429—“Ben yaratılışta peygamberlerin ilkiyim, peygamber olarak gönderiliş itibariyle de sonuncusuyum.”

Sehavi Makasıd da şöyle demektedir: Bu hadis Ebu Nuaym Delail de, İbn Hatim tefsirinde, ayrıca İbn Lal ve onun tarikiyle de Deylemi Ebu Hüreyre’den merfu olarak rivayet edilmiştir. Ebu Nuaym Delail 1, 42: 3; Deylemi Firdevs 3. 282, 4850. Rivayette geçen Said b. Beşir adında ki ravi, münker-ül hadis olup Katade de münker rivayetlerde bulunan biri olarak bilinmektedir. (İbn Hacer Tenzihüt-Tezhip. Said bu hadisi Katade den rivayet etmektedir. Rivayetin zayıf olduğuna dair ayrıca Münavi, Feyz-ül Kadir ve Elbani, Silsiletül Ehadisü-z zaife ye bakılabilir.

Yine İbn Hacer, çeşitli tariklerle gelen ilavelerin zayıf olduğunu ve Zerkeşi nin aslı yoktu dediğini söylemiştir. Aliyyül Kari de Hadisin teknik standartları bakımından aslının olmadığını bildirir. İbn-ül Cevzi mevzuatında uydurma olduğunu söyler.

Bu hadisin ve benzeri lafızların hadis âlimleri tarafından bu kadar sayılan illetlerine rağmen bir kısım insanlarda lafız olarak olmasa da mana olarak sahih demişlerdir Hâlbuki Kur’an’ı Keriminde “Muhammed sadece bir peygamberdir. Ondan önce de peygamberler gelip geçmiştir. (Al-i İmran 144) Yine De ki: (Ya Muhammed!) Ben Elçilerin ilki değilim ve bende bana ve size ne olacağını bilmem. Sadece bana vahyolunana uyarım. Çünkü ben sadece açık bir uyarıcıyım. (Ahkaf 9)

Bu ayetlerde açıkça “Sen peygamberleri ilki değilsin, bunun böyle olduğunu söyle” diye Allah peygamberine emrettiği halde Peygamberin vefatından 150-200 sene sonra çıkan birileri, Peygamberimizi diğer peygamberlerden daha faziletli göstereceğiz diye hem Allah’a, hem peygambere iftira ediyorlar. Bu günün âlimleri geçinenlerde ayetlere rağmen bu iddiaları sürdürmeye devam ediyorlar.

430—“Allah vardı ve onunla beraber hiçbir şey yoktu. O Allah, şimdi de aynı hal üzeredir.”
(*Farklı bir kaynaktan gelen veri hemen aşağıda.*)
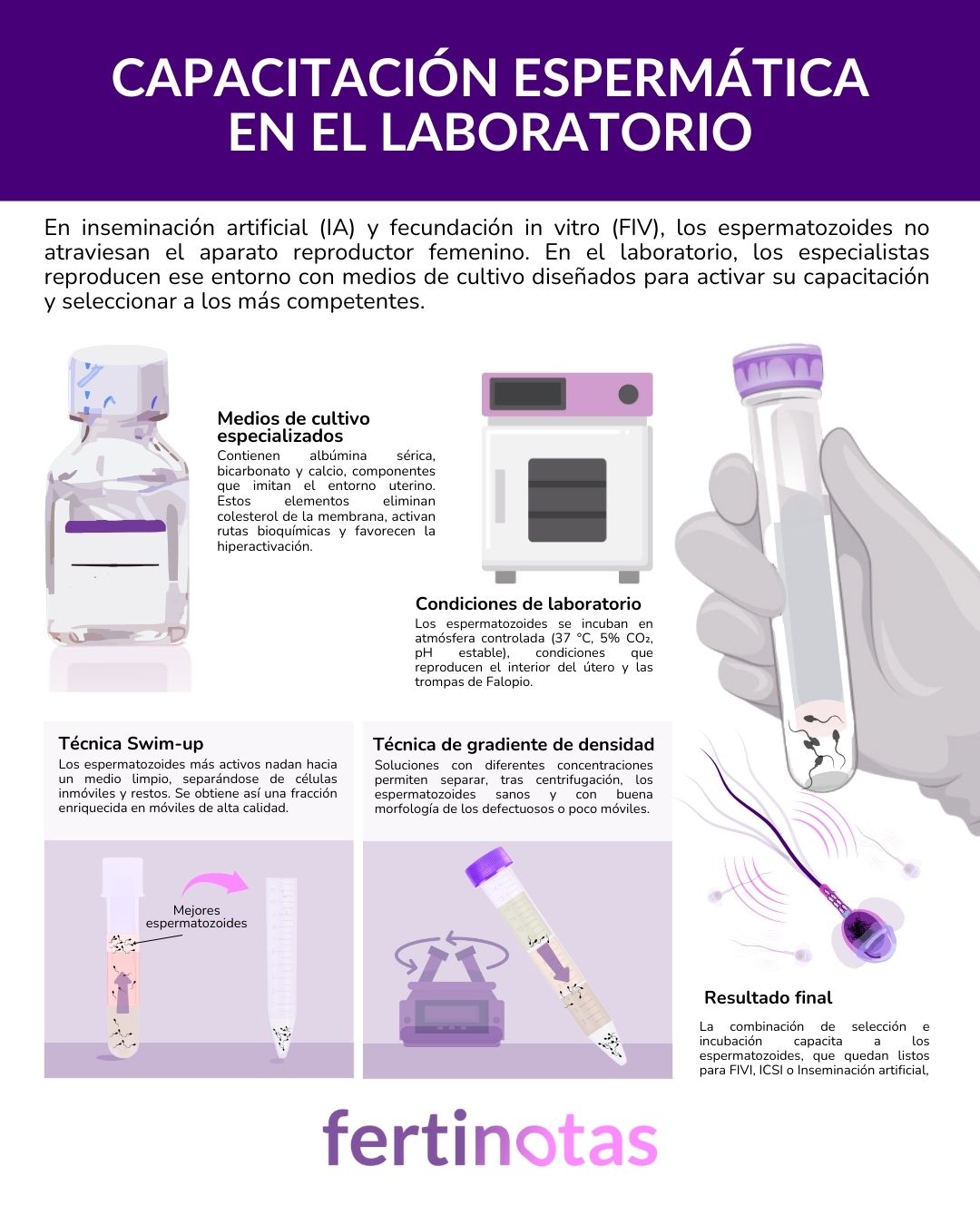 CAPACITACIÓN ESPERMÁTICA EN EL LABORATORIO

En inseminación artificial (IA) y fecundación in vitro (FIV), los espermatozoides no atraviesan el aparato reproductor femenino. En el laboratorio, los especialistas reproducen ese entorno con medios de cultivo diseñados para activar su capacitación y seleccionar a los más competentes.

Medios de cultivo especializados
Contienen albúmina sérica, bicarbonato y calcio, componentes que imitan el entorno uterino. Estos elementos eliminan colesterol de la membrana, activan rutas bioquímicas y favorecen la hiperactivación.

Condiciones de laboratorio
Los espermatozoides se incuban en atmósfera controlada (37 °C, 5% $CO_2$, pH estable), condiciones que reproducen el interior del útero y las trompas de Falopio.

Técnica Swim-up
Los espermatozoides más activos nadan hacia un medio limpio, separándose de células inmóviles y restos. Se obtiene así una fracción enriquecida en móviles de alta calidad.

Mejores espermatozoides

Técnica de gradiente de densidad
Soluciones con diferentes concentraciones permiten separar, tras centrifugación, los espermatozoides sanos y con buena morfología de los defectuosos o poco móviles.

Resultado final
La combinación de selección e incubación capacita a los espermatozoides, que quedan listos para FIVI, ICSI o Inseminación artificial,

fertinotas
Aliyyül Kari diyorki bu hadisin öndeki cümlesi sahihtir” fakat sonra ki: “Şimdi de aynı hal üzeredir” cümlesi vahdeti Vücutçu tasavvufçular tarafından uydurulmuştur” diyor. İbn Teymiye de, Hafız ibn Hacer Askalani de bunun uydurma olduğunu açıkça ifade etmiştir.

Vahdeti Vücut nazariyesini benimseyen tasavvufçulara göre Allah’tan başka yaratılan bir şey yoktur. Kâinatta görünen veya görünmeyen ne varsa Allah’ın zatıdır. Kimi yerde dağ, kimi yerde deniz veya ay, yıldız olarak tezahür eder. Bu tasavvufçulara göre Allah Evliya kullarının suretine girerek halka görünür” derler. Evliya, yani Allah dostu geçinenlerin tek derdi vardır, kendilerini Allah yapmak isterler. Bu sözü hadis diye bunlar uydurmuşlardır.
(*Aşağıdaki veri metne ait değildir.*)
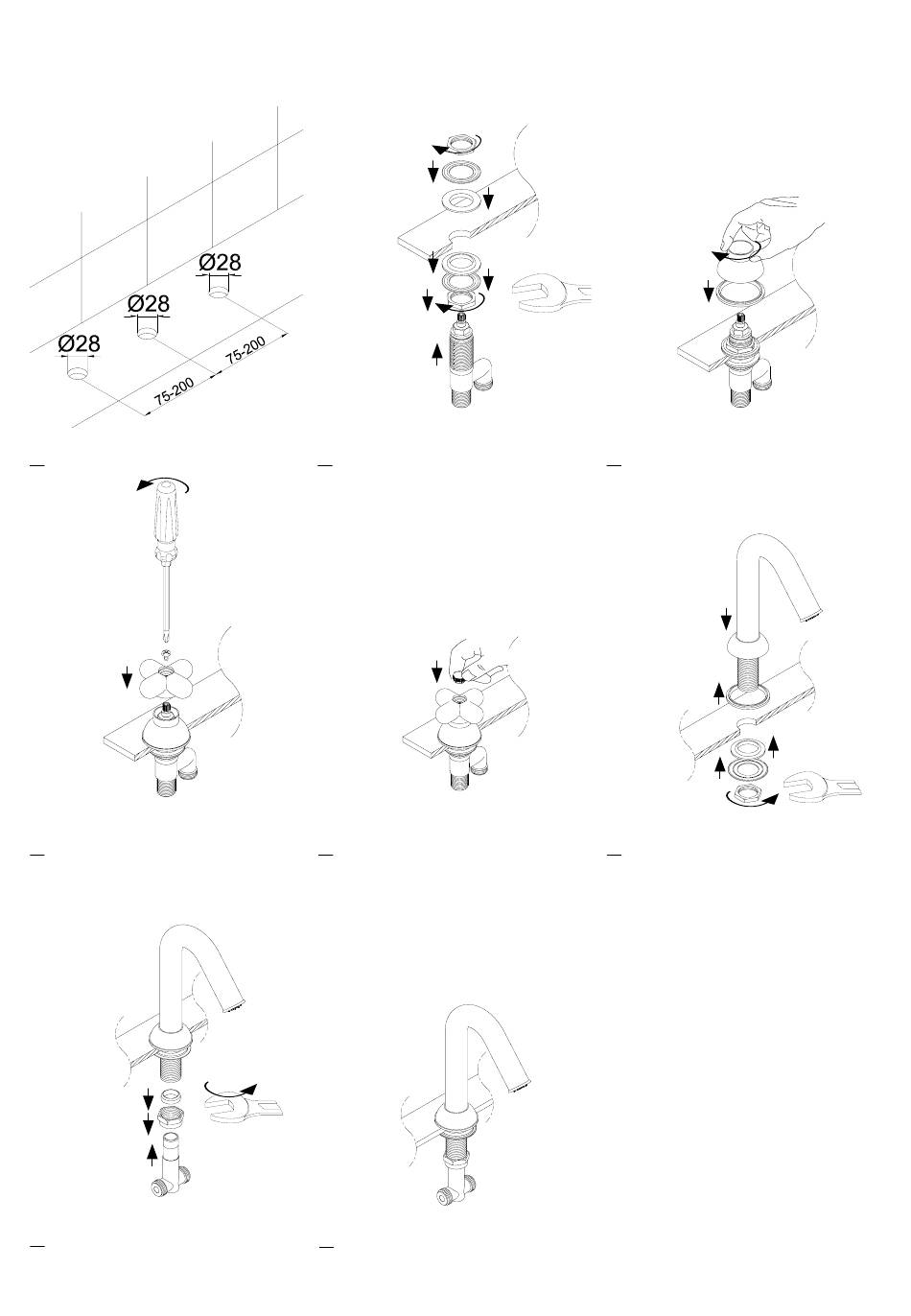 Ø28

Ø28

Ø28

75-200

75-200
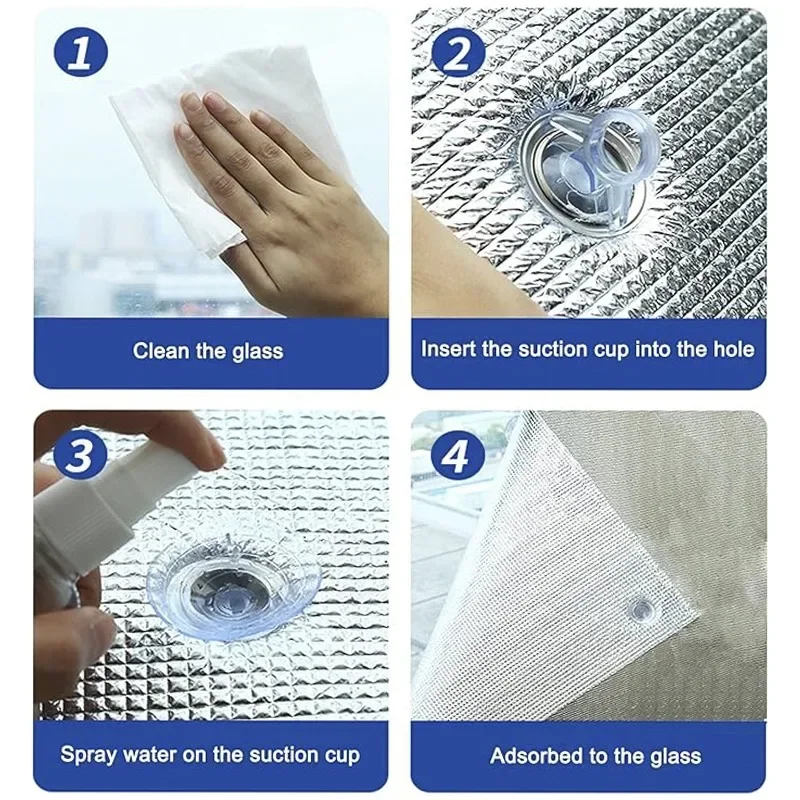 1
Clean the glass

2
Insert the suction cup into the hole

3
Spray water on the suction cup

4
Adsorbed to the glass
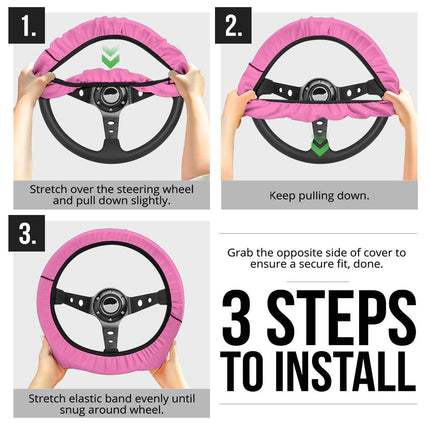 1.

Stretch over the steering wheel and pull down slightly.

2.

Keep pulling down.

3.

Stretch elastic band evenly until snug around wheel.

Grab the opposite side of cover to ensure a secure fit, done.

3 STEPS TO INSTALL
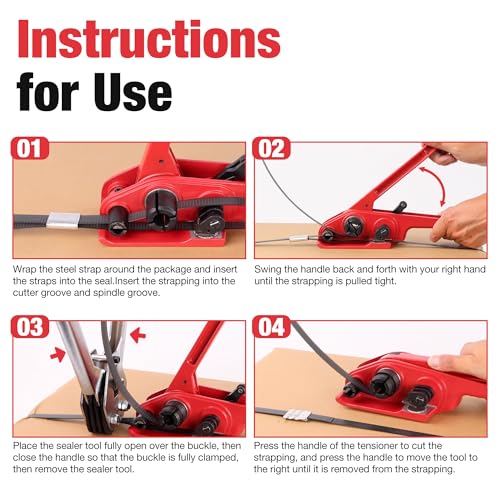 Instructions for Use

01

Wrap the steel strap around the package and insert the straps into the seal.Insert the strapping into the cutter groove and spindle groove.

02

Swing the handle back and forth with your right hand until the strapping is pulled tight.

03

Place the sealer tool fully open over the buckle, then close the handle so that the buckle is fully clamped, then remove the sealer tool.

04

Press the handle of the tensioner to cut the strapping, and press the handle to move the tool to the right until it is removed from the strapping.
 431—“Ben bilinmeyen bir hazine idim. Tanınmak istedim. Bunun içinde bir varlık yarattım ve onlara kendimi tanıttım, onlarda beni bilip tanımış oldular.”

İbn Teymiye bu hadis hakkında şöyle söyler: Peygamberin sözlerinden değildir. Ayrıca ne zayıf, ne sahih ne de zayıf hiçbir isnadı mevcut değildir. Zerkeşi, Hafız İbn Hacer, Süyuti va daha başka âlimler bu konu da İbn Teymiye’nin görüşüne tabi olmuşlardır.

Acluni diyor ki: “Bu söz, tasavvuf ehlinin sözlerinde çokça geçen bir cümledir. Bunu esas alırlar ve kendilerine ait ilke ve prensiplerini bunun üzerine bina ederler. (Ahmet el Gazzi, el Ceddül hasis.)

Hadisi Kudsi adıyla yayınlanan bu iki uydurma hadis de tasavvufçuların uydurmasıdır.